WORK TO COMPLETE | Can you write the lines below out again with "house wall" switched to "front wall" everywhere it occurs, changing nothing else and leaving out the pictures?

RECORDED DATA |
• • • • •

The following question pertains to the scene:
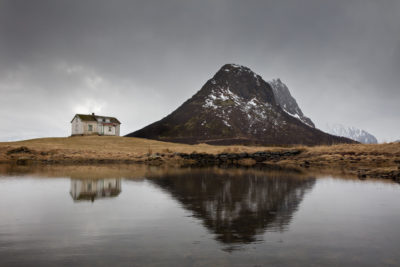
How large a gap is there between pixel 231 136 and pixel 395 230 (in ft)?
595

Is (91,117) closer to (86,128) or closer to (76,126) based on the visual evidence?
(86,128)

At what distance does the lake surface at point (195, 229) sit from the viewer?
5.68m

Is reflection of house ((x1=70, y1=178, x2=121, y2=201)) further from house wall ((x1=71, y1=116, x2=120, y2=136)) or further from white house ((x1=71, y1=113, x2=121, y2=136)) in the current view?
white house ((x1=71, y1=113, x2=121, y2=136))

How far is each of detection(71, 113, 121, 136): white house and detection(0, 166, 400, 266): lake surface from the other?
243 ft

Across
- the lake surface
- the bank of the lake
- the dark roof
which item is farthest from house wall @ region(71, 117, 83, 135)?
the lake surface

• • • • •

OUTPUT |
The following question pertains to the scene:
How large a gap is there between pixel 231 136 and pixel 395 230 (in ft)?
595

Is (91,117) closer to (86,128) or closer to (76,126) based on the visual evidence?
(86,128)

At what distance does the lake surface at point (195, 229) sit from the viewer?
5.68m

Is reflection of house ((x1=70, y1=178, x2=121, y2=201)) further from front wall ((x1=71, y1=116, x2=120, y2=136)) or further from white house ((x1=71, y1=113, x2=121, y2=136)) in the current view?
white house ((x1=71, y1=113, x2=121, y2=136))

How far is each of detection(71, 113, 121, 136): white house and detection(0, 166, 400, 266): lake surface from the other?
243 ft

Across
- the lake surface
- the bank of the lake
- the dark roof
which item is farthest from front wall @ region(71, 117, 83, 135)?
the lake surface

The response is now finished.